Waciny Laaredj s’est aussi dit prêt à prendre part au mois dédié à Alloula. Pour le plus grand bonheur de ses fans, l’auteur aux multiples prix présentera son premier texte théâtral « Zanqa al Moutaouabin ».

Cependant, cet événement transcende le seul domaine théâtral, impliquant une variété de personnalités et d’institutions. La participation notoire de la poétesse Rabiaa Djalti et du professeur Amine Zaoui apporte une dimension intellectuelle à ces festivités, avec une journée d’étude dédiée à l’exploration approfondie de l’œuvre et de l’héritage d’Alloula.

Les arts visuels ne sont pas en reste, avec des expositions de photos et de peintures qui captiveront le public. Mostefa Abderrahmen, à travers son exposition « Oran, le jour de l’enterrement d’Abdelkader Alloula », et l’artiste peintre Mersali Othmane, avec ses deux toiles dédiées à Alloula, ajoutent une dimension visuelle émotionnelle à cette célébration.

Enfin, la contribution d’intellectuels, journalistes, artistes et chercheurs, tels que Fewzi Benhabib, Tlilani Ahcen et Abdelkrim Benaissa, garantit un dialogue profond sur l’héritage et l’impact de Abdelkader Alloula dans le panorama culturel algérien.

À travers cet hommage, le théâtre célèbrera non seulement un artiste exceptionnel, mais également l’essence même de la créativité, de l’engagement et de la résilience qui caractérisent le riche patrimoine culturel du pays.

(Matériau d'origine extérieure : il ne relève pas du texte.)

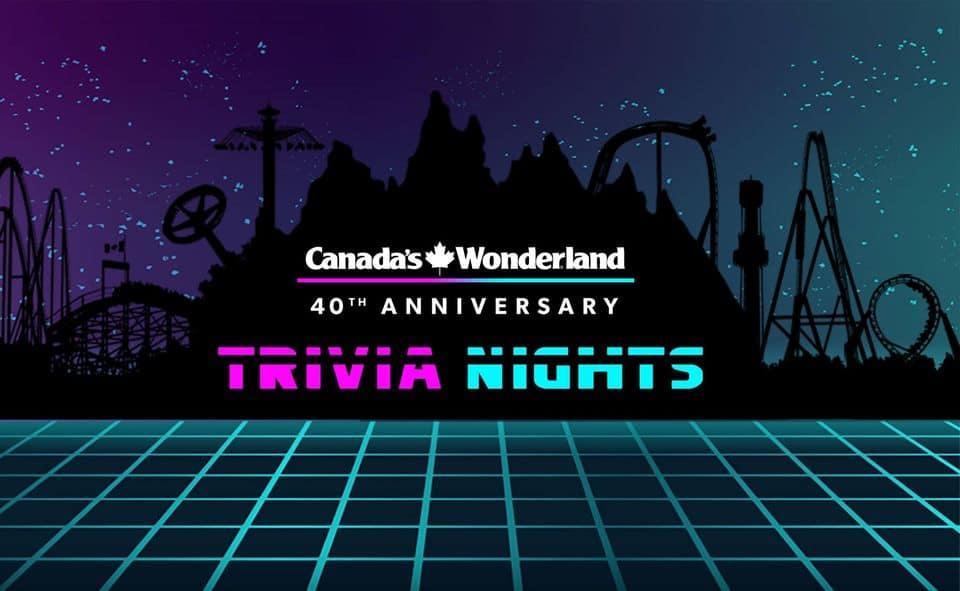 Canadas Wonderland Trivia NIghts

Ce mois théâtral s’annonce comme un moment de communion et de célébration, unifiant les générations autour d’une passion commune pour l’art et la culture, pour que nul n’oublie l’impact d’Abdelkader Alloula.

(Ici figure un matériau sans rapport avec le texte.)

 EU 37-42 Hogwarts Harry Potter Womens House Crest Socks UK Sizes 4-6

Abdelkader Alloula, figure emblématique du théâtre algérien, a laissé derrière lui un héritage artistique remarquable. Né à Ghazaouet, dans la région de Tlemcen, il a étudié la dramaturgie et les arts du spectacle à Paris, en France. Pendant les années cinquante, il a commencé à mettre en pratique son talent et à explorer de nouvelles formes d’expression théâtrale. Son assassinat tragique, en mars 1994 à Oran, a marqué la fin prématurée d’une carrière prometteuse.

Abdelkader Alloula a révolutionné le paysage théâtral algérien en apportant une nouvelle dimension tant sur le plan de la forme que du contenu. Il a intégré des éléments du terroir dans ses œuvres, notamment en s’inspirant de la tradition de la Halqa et du Goual. Il a su utiliser la musique, la lumière, le décor et l’expression corporelle pour créer des dramaturgies captivantes.

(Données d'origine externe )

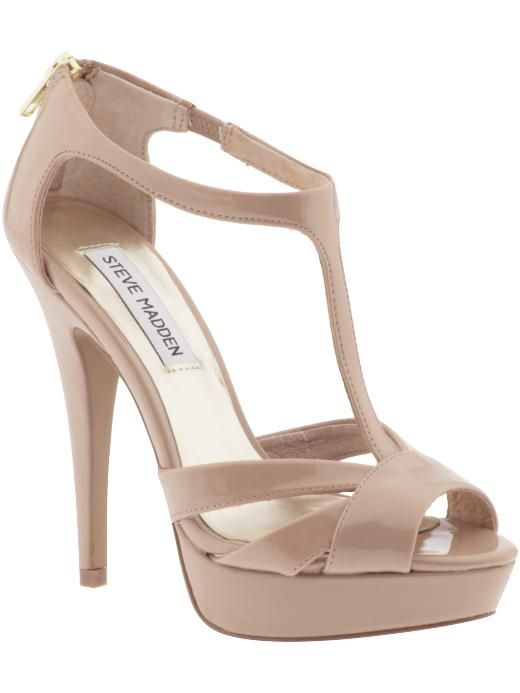 The nudest of nude heels to make your legs look miles long. The platform heel = comfort! Steve Madden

Parmi ses réalisations notables, on peut citer sa trilogie « Goual » (les dires), « Lajouad » (les généreux) et «Litham » (le voile), ainsi que des pièces telles que « El Khobza », « Homk Salim », « Touffah » (les pommes) et « Arlequin, valet des deux maîtres ».

Abdelkader Alloula était un véritable mentor pour de nombreux jeunes acteurs, qui ont trouvé en lui une source d’inspiration et un exemple à suivre. Son travail a contribué à faire évoluer le théâtre algérien et à lui donner une place importante dans la scène culturelle nationale et internationale. Sa passion pour l’art et sa volonté de transmettre son savoir ont laissé une empreinte indélébile dans le cœur des artistes qui l’ont connu.